This article provides an introduction to mycoplasma, methods for detecting cell culture contamination, and the importance of testing your cell cultures.
Mycoplasma are one of the most common, yet elusive, contaminants of mammalian cell cultures. As the smallest known free-living organism, mycoplasma are a pervasive, parasitic species of highly-infectious bacteria. Mycoplasma species belong to the Mollicutes class, which includes Acholeplasma and Ureaplasma amongst others. Mollicutes lack a cell wall and thus can adopt various different shapes and because of its size, mycoplasma can’t be seen under standard microscopes.
Mycoplasma was first detected in cell culture in 1956, so why is it still such an issue? Detection is one challenge, but it is also more difficult to prevent and eliminate than other types of contaminants. It has a pliable membrane that makes it resistant to pressure, temperature, osmolality and dehydration. There are over 180 different species of mycoplasma with over 20 found as contaminants in cell culture. Mycoplasma can infect all types of eukarayotic cells. They have limited metabolic capabilities and they adapt and thrive in many cell culture environments by overtaking the cells, thriving in culture and going completely undetected.
Images represent examples of the most common mycoplasma species that are capable of infecting all cell culture labs. Regulatory guidance recommends that all cells be tested for the presence of mycoplasma on a routine basis.
There are six species that account for 95% of all detected mycoplasma contaminations in continuous cell line cultures: M. orale, M. arginini, M. fermentans, M. hyorhinis, M. hominis, and A. laidlawii1. The most common sources of mycoplasma originate from human, bovine, and swine with cross-contamination discovered by sharing cells in a lab, using contaminated animal sera, not wearing proper PPE, talking or sneezing, or handling more than one cell type at a time.
It has been found that 81% of lab techs are mycoplasma carriers, 38% of lab techs spread mycoplasma by sneezing, and 6% spread mycoplasma by merely talking. This highlights the importance of always wearing proper PPE, cleaning the lab regularly, and using high-quality cell culture media and reagents from reputable manufacturers that also test their products for mycoplasma.
Mycoplasma grow slowly compared to other bacteria and do not kill mammalian cells outright; instead, they use their subtle morphology to progressively cause increasingly adverse effects on cellular functions. Other ways mycoplasma impact cultures include:
Unfortunately, it can be challenging to reliably detect mycoplasma contamination. However, the earlier mycoplasma contamination is discovered, the simpler it is to treat. One reason is that mycoplasma contamination does not typically trigger the culture changes that are common with other types of bacterial or fungal contamination.
One of the only ways you can detect for contamination is to test your cell lines. There are several different methods to identify mycoplasma including direct staining, ELISA, DNA fluorochrome staining, biochemical methods, and PCR (chart below). PCR-based methods have been widely used as a powerful, highly sensitive, and a fast way for identifying mycoplasma contamination in cultures. While there are many PCR detection kits commercially available, many are not able to detect all species of Mycoplasma.

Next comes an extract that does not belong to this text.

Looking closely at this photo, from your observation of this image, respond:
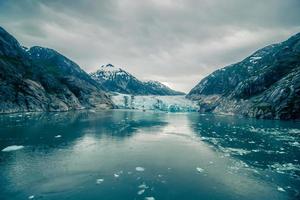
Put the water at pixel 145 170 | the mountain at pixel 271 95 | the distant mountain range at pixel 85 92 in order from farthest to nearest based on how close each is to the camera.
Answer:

Gel electrophoresis results obtained following PCR reaction preparation and amplification. Eight total reactions, including six samples, one negative control, and one positive control were tested, each of which contain the internal control to rule out PCR inhibition (i.e. false negatives). As shown, Sample 4 produced a mycoplasma-positive band at 270bp in addition to the internal control band at 357bp, while Samples 1, 2, 3, 5, and 6 produced only internal control bands and are thus negative for mycoplasma. Image courtesy of WiCell Research Institute.

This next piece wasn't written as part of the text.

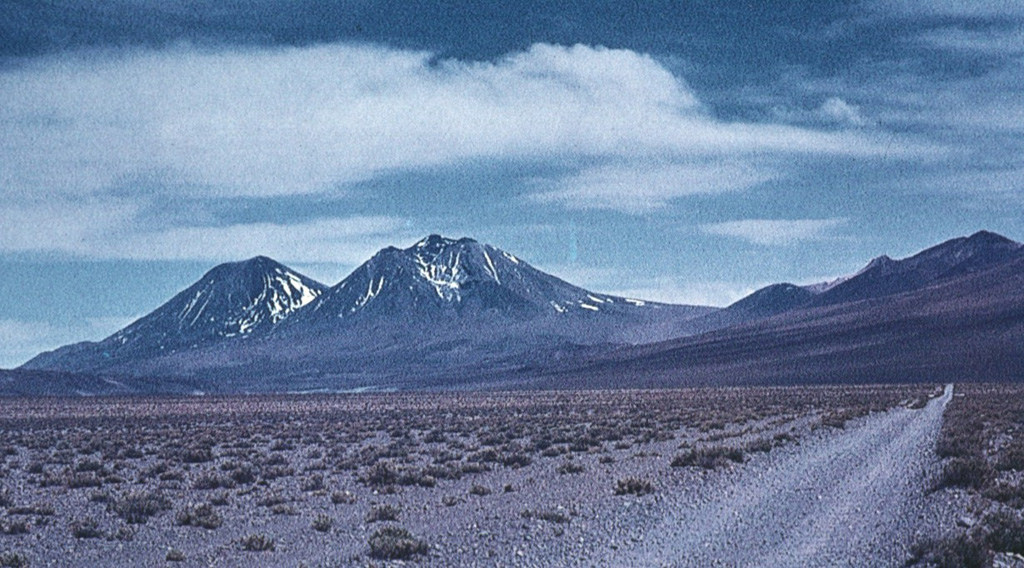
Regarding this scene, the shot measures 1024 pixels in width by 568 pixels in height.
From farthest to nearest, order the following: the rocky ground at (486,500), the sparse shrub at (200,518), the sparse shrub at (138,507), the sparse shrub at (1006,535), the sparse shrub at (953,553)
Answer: the sparse shrub at (138,507), the sparse shrub at (200,518), the rocky ground at (486,500), the sparse shrub at (1006,535), the sparse shrub at (953,553)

The earlier mycoplasma contamination is discovered, the simpler it is to treat. Captivate Bio offers an easy-to-use EZ-PCR™ Mycoplasma Detection Kit which is designed for the highly-sensitive routine screening and detection of over 90 different mycoplasma and other closely related species.
Routine testing for mycoplasma is an important quality control. Regulatory guidance requires that all products derived from mammalian cell culture be tested for the presence of mycoplasma, and many high-impact scientific journals now require that cell lines are verified to be mycoplasma-free.

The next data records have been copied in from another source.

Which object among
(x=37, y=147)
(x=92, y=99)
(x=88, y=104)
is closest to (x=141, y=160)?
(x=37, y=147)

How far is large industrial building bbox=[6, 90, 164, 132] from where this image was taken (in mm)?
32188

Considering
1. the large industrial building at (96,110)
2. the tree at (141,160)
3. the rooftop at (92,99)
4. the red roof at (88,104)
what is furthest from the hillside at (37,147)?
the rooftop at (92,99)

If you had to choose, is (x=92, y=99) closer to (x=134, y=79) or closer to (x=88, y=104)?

To avoid contamination, testing should be carried out minimally every 2 weeks to 3 months, especially when shared incubator spaces are used, as well as prior to the incorporation of new cultures from outside sources.
Source: This article was originally written and posted on Cell Culture Dish. It has since been updated with new content. Main image source represents an example of Mycoplasma genitalium in Figure 1 of Daubenspeck JM, et al. 2020. Front. Microbiol. 11:585524.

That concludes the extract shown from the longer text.